Despite missing the primary end point of progression-free survival improvement, cediranib and olaparib demonstrated comparable activity with platinum-based chemotherapy in patients with recurrent platinum-sensitive ovarian cancer.
Joyce F. Liu, MD, MPH
Phase 3 trial results demonstrated comparable activity of cediranib and olaparib (Lynparza) with standard-of-care platinum-based chemotherapy in the treatment of recurrent platinum-sensitive ovarian cancer, despite missing the primary end point of progression-free survival (PFS) improvement. These data were presented as part of the 2020 American Society of Clinical Oncology Virtual Scientific Program.
Patients with a germline BRCA (gBRCA) mutation treated in the 3-arm trial who received both olaparib alone and the cediranib/olaparib combination had promising responses.
"Three clinical studies have suggested the potential for synergy between anti-angiogenics and PARP inhibitors," lead study author Joyce F. Liu, MD, MPH, of the Dana-Farber Cancer Institute, explained in her presentation of the data. "In pre-clinical studies in ovarian cancer cell lines, synergy between cediranib and olaparib has been observed."
For the cediranib/olaparib combination, median progression-free survival (PFS) was 10.4 months (HR, 0.856; 95% CI, 0.66-1.11; P = 0.08, 1-tail). For olaparib alone, the median PFS was 8.2 months (HR, 1.20; 95% CI, 0.93-1.54). The standard of care chemotherapy saw a median PFS of 10.3 months.
Median overall survival (OS) for the cediranib/olaparib combination was 30.5 months compared to 31.3 months for standard of care chemotherapy and 29.2 months for olaparib alone. More, overall response rate (ORR) amongst the 3 groups was 71.3%, 69.4%, and 52.4%, respectively, for standard of care chemotherapy, cediranib/olaparib, and olaparib alone.

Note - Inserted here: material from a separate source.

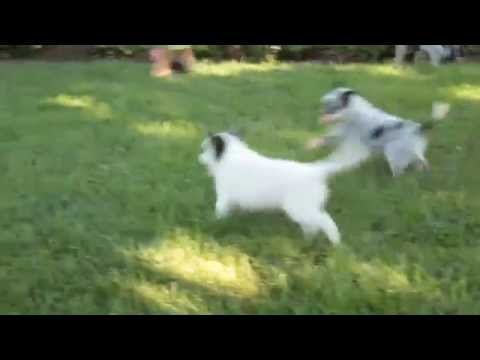 Blue Heeler Australian Cattle Dog For Sale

The primary end point was PFS, with secondary end points including OS, ORR, activity in biomarker-defined populations, safety and adverse event (AE) assessment, and quality of life.

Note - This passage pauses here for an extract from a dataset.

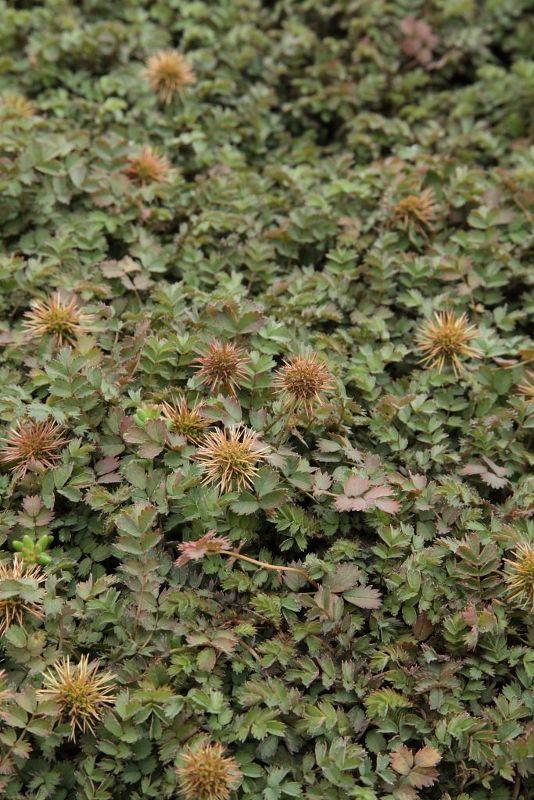Acaena microphylla 'Dichte Matte', Graugrünes Stachelnüsschen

"NRG-GY004 is the first phase III trial to compare an all oral non-platinum regimen to platinum-based chemotherapy in platinum-sensitive ovarian cancer," said Liu.
Overall, 565 patients were enrolled and randomized to 3 groups: standard of care chemotherapy (n = 187), the cediranib/olaparib combination (n = 189), and olaparib alone (n = 189). Of this group of patients, 23.7% had gBRCA mutation.
Patients with gBRCA mutation who received the cediranib/olaparib combination had a PFS of 18.0 months (HR, 0.55; 95% CI, 0.73-1.30) and 12.7 months for olaparib alone (HR, 0.63; 95% CI, 0.37-1.07).
Hematologic AEs were higher among patients treated with standard of care chemotherapy, while non-hematologic AEs were more common amongst patients treated with the cediranib/olaparib combination.
Even though the research did not answer a key question regarding "whether a non-platinum therapy could improve clinical outcomes in platinum-sensitive ovarian cancer," the researchers still recommend further evaluation of this therapy to treat platinum-sensitive ovarian cancer.
"Overall, although NRG-GY004 did not meet its primary end point, non-platinum therapies may still offer alternatives in women with recurrent platinum-sensitive ovarian cancer, and GY004 demonstrated that these can be feasibly explored in future studies in this setting," concluded Liu.
Reference
Liu JF, Brady MF, Matulonis UA, et al. A phase III study comparing single-agent olaparib or the combination of cediranib and olaparib to standard platinum-based chemotherapy in recurrent platinum-sensitive ovarian cancer (NRG Oncology GY004). Presented at: 2020 ASCO Virtual Scientific Program; May 29, 2020. Abstract 6003.